Some other tips were to make sure we stopped to take a few deep breaths before transitioning to the different sections of our day. She reminded us that we aren’t just career women. We are mothers, sisters, neighbors, pet parents, and friends. Our second shift begins after work ends. We have many roles in our day. It’s important to check in with oneself and take time to breathe and be present for the next moment in our day.
Goulie reminded us to look at our habits (nail biting was the example) and to look more deeply into why we create those habits. In this particular example, it was to relieve stress. She asked us to look more deeply at our stressors and discover healthier ways of dealing with those stressors—such as using the breath instead of nail biting.
She encouraged us to be kind to others. To bring a smile to our friends and co-workers and make sure to ask them about their day. The act of checking in on someone can be an uplifting moment for the person receiving the inquiry.
Overall it was a wonderful hour of self-inquiry and self-discovery. To be encouraged to take a moment out of our day to stop, breathe, and acknowledge how awesome we all are is pretty fantastic.

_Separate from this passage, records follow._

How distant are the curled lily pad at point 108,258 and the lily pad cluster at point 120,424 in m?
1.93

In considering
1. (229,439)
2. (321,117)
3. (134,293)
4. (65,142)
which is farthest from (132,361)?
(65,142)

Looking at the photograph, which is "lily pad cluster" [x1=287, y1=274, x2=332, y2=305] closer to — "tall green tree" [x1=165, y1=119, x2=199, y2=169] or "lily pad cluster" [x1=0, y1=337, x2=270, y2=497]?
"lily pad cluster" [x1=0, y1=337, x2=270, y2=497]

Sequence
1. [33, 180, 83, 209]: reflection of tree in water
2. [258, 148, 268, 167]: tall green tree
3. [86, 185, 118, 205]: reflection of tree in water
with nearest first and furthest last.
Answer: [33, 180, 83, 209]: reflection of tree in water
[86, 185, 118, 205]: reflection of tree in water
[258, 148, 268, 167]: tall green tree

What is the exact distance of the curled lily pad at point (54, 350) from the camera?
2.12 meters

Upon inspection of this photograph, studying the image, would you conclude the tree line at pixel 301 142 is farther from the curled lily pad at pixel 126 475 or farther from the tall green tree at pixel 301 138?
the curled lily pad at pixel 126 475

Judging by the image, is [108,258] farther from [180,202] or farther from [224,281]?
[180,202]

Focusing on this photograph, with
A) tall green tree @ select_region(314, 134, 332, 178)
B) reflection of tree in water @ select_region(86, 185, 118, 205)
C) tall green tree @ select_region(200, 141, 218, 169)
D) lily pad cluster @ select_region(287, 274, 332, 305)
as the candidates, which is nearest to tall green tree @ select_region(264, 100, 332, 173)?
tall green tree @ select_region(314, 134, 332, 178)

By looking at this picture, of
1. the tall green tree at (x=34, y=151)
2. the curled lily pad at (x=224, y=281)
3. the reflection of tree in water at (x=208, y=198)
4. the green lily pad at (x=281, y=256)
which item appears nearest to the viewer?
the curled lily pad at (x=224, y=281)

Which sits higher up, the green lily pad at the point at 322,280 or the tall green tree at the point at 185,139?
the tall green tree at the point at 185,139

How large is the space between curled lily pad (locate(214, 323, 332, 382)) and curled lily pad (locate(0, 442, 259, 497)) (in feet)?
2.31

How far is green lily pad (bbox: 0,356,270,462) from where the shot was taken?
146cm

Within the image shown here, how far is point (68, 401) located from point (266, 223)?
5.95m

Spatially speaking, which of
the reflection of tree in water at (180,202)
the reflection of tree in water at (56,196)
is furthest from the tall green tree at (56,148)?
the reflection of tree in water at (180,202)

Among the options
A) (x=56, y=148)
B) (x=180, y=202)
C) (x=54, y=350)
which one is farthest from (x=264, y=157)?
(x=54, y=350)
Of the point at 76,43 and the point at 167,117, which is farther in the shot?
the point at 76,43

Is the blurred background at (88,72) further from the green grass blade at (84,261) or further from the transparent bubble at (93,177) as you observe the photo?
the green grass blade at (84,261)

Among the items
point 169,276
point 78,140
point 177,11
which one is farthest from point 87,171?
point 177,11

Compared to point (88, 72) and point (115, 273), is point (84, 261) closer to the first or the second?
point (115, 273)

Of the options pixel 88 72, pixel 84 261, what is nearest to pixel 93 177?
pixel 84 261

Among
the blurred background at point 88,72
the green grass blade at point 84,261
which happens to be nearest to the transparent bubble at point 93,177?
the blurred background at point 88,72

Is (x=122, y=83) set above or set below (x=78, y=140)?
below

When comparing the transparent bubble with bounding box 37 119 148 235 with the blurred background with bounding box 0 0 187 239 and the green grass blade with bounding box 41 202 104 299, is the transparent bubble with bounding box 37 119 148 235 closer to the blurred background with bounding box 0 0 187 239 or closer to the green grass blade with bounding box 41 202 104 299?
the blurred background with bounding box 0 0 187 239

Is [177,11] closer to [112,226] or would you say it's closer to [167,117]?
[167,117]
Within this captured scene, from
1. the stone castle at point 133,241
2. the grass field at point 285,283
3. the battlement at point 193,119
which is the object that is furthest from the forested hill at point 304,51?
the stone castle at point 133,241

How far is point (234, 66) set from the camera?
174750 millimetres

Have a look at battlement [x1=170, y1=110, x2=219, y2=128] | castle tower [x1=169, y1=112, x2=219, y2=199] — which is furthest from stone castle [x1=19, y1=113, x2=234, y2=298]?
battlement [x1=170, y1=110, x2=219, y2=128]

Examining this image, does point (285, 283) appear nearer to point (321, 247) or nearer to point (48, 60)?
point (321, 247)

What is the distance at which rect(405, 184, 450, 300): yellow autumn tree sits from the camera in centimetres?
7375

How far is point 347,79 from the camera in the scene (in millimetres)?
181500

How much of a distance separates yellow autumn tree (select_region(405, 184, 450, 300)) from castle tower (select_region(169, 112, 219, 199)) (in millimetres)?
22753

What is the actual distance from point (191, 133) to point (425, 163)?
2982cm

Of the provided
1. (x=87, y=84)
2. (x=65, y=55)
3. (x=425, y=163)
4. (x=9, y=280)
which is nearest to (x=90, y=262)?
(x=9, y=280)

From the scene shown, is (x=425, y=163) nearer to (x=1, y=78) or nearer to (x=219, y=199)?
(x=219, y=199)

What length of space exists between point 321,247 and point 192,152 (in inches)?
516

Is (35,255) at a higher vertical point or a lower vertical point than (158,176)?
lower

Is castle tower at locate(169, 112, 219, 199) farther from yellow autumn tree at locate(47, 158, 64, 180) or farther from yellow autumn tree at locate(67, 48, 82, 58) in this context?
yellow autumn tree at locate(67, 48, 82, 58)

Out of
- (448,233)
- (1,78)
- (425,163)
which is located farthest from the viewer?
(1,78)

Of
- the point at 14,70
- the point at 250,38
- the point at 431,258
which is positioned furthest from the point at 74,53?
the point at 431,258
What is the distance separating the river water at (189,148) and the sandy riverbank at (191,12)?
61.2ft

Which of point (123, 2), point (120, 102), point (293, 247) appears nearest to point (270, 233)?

We closed the event with a wonderful luncheon and some parting gifts. The women of Vidyo had time to connect and chat together in a rare moment of relaxation.
Vidyo holds a special event every year for International Women’s Day. It’s an opportunity to bring the women of Vidyo together to remind ourselves that we do not do it alone. We all struggle with the same things. We are all human. We are all women.
Never before in the time that I have been on this planet have I heard more loudly and clearly that it’s time for women to be who we are. It’s not cool anymore to act like the other girls on the playground or feel like you have to wear the latest fashions. BE YOU 100%—without shame. Share the gifts you were brought into this world to bestow—and do so with joy!
For Vidyo to take the time to pull us out of our work day to remind us of how incredibly amazing we all are is a beautiful thing. As a single mother with a corporate job, my day begins at 5:30 a.m. and ends at 9 p.m. when I fall flat on my face with exhaustion. Between those moments requires a dance of breath, balance, poise, and self-love to keep all those plates spinning with a smile on my face. It’s wonderful to see corporate America acknowledge how challenging that can be at times. And to remind me that I can do it all because I AM AMAZING. I AM WOMAN.